What the task requires:
In the records below, locate the line containing "common name: canada lynx"; output that line and every following line through the last, exactly.
━━━ Records ━━━
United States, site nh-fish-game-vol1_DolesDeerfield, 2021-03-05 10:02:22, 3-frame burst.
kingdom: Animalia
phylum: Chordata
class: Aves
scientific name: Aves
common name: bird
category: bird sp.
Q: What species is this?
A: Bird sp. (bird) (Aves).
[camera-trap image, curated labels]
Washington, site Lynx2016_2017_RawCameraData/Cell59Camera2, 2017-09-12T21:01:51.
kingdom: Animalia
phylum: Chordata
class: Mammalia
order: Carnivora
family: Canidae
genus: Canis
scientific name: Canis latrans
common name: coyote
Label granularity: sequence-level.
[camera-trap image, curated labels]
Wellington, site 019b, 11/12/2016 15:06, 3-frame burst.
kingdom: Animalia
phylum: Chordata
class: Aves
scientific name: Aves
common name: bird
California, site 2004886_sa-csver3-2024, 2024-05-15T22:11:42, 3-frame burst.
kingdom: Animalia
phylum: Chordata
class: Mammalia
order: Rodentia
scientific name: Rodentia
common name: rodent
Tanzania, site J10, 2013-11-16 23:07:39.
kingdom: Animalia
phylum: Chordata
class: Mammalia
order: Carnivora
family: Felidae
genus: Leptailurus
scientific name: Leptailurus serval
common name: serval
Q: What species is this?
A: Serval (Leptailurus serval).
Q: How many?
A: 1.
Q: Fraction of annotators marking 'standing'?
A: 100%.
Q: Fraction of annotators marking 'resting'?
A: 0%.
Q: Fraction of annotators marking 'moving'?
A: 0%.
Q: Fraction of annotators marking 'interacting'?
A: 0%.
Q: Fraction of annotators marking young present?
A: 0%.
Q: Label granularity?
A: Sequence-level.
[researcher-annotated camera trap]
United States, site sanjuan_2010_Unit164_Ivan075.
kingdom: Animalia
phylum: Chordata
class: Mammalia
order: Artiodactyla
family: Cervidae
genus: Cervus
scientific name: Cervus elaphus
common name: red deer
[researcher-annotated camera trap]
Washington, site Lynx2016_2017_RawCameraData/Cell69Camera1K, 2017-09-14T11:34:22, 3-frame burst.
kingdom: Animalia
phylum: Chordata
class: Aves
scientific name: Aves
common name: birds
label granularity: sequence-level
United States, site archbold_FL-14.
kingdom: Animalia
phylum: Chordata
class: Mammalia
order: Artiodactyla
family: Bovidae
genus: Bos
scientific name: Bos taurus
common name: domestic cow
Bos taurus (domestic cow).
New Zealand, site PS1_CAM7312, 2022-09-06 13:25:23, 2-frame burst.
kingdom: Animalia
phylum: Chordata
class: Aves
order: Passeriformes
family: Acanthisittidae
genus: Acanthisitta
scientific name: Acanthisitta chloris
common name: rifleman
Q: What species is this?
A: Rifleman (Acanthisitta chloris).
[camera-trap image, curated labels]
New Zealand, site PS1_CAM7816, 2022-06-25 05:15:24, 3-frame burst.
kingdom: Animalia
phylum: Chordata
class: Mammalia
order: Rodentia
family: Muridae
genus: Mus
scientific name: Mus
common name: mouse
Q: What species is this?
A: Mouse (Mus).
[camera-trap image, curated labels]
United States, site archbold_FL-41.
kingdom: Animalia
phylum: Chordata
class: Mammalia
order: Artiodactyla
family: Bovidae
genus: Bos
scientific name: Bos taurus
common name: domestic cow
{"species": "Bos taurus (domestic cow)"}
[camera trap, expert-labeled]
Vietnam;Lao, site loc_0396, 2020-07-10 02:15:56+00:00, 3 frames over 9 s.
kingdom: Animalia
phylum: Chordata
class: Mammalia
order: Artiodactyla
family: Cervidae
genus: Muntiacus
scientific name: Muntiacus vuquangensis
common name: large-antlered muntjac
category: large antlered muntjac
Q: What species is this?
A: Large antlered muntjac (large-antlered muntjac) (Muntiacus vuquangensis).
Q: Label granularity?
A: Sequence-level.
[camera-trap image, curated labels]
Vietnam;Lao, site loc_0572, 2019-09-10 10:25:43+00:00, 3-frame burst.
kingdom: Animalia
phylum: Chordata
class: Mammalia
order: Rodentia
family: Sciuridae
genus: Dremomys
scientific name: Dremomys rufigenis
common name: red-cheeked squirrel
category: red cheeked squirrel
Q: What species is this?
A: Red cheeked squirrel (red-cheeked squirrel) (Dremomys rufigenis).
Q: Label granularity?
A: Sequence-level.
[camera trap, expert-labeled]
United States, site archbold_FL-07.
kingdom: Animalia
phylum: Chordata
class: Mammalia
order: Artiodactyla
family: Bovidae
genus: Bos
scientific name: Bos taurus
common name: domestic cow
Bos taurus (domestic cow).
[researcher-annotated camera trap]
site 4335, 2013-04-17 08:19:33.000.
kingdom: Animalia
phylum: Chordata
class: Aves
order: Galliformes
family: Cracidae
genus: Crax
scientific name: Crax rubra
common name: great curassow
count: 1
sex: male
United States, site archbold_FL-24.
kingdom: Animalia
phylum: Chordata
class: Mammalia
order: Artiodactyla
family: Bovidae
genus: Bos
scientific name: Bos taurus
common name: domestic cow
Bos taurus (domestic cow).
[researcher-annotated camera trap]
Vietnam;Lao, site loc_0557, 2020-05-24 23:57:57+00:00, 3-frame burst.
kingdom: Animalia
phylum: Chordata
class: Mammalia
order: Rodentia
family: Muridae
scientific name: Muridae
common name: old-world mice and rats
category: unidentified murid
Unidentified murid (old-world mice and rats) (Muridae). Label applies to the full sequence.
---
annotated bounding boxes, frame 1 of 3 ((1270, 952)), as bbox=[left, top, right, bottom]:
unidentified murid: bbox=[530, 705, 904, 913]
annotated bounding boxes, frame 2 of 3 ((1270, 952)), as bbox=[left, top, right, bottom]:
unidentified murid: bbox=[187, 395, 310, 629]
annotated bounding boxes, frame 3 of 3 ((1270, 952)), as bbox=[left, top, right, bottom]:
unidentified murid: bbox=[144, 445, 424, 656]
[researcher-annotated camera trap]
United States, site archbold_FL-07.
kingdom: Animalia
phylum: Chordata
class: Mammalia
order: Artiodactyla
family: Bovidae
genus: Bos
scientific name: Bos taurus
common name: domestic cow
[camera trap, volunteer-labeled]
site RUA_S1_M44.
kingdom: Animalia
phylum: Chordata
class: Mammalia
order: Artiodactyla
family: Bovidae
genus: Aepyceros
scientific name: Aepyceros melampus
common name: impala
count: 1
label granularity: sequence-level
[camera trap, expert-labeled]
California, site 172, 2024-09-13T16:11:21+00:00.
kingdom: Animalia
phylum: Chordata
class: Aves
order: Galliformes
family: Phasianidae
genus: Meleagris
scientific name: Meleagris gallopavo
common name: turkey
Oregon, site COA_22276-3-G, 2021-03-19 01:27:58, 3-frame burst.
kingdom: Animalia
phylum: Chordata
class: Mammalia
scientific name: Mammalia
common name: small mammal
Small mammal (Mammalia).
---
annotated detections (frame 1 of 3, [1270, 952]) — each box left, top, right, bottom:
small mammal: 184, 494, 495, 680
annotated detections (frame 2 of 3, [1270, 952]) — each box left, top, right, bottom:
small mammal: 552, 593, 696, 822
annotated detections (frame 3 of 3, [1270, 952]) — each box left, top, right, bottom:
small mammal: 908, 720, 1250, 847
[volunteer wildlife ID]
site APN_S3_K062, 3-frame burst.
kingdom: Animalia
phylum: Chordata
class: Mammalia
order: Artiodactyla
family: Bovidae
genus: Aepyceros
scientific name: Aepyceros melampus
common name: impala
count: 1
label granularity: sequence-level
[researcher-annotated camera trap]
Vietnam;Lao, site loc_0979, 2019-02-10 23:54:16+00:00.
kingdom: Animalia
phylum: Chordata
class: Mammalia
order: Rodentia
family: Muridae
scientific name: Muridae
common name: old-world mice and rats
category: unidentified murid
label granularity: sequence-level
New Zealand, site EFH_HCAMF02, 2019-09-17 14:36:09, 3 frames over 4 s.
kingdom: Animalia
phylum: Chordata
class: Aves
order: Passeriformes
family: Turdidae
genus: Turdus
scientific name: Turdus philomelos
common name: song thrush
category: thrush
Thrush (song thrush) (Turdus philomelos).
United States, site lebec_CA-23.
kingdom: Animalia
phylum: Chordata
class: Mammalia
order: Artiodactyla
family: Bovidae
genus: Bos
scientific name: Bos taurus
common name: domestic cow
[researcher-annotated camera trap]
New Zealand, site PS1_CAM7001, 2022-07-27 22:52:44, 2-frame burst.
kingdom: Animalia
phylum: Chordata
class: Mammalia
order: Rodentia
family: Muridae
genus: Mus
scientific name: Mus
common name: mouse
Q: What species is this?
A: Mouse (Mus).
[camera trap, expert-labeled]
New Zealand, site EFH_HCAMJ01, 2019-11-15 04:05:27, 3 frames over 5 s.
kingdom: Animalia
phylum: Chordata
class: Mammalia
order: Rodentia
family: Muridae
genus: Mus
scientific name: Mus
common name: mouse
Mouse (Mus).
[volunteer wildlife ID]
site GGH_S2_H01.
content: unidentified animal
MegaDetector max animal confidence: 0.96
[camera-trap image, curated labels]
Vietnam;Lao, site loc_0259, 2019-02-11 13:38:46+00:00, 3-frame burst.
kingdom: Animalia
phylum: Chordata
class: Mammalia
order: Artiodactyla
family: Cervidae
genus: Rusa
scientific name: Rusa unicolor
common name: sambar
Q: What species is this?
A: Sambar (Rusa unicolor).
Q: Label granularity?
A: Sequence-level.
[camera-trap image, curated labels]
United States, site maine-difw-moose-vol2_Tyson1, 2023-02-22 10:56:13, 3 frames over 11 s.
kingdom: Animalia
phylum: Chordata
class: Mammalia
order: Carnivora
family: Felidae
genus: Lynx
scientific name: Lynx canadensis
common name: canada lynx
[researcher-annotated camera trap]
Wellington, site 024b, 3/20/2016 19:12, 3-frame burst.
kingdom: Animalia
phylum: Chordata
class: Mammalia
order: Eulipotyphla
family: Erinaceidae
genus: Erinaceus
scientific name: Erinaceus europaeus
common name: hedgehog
━━━
Answer to the exercise:
common name: canada lynx
[researcher-annotated camera trap]
Wellington, site 024b, 3/20/2016 19:12, 3-frame burst.
kingdom: Animalia
phylum: Chordata
class: Mammalia
order: Eulipotyphla
family: Erinaceidae
genus: Erinaceus
scientific name: Erinaceus europaeus
common name: hedgehog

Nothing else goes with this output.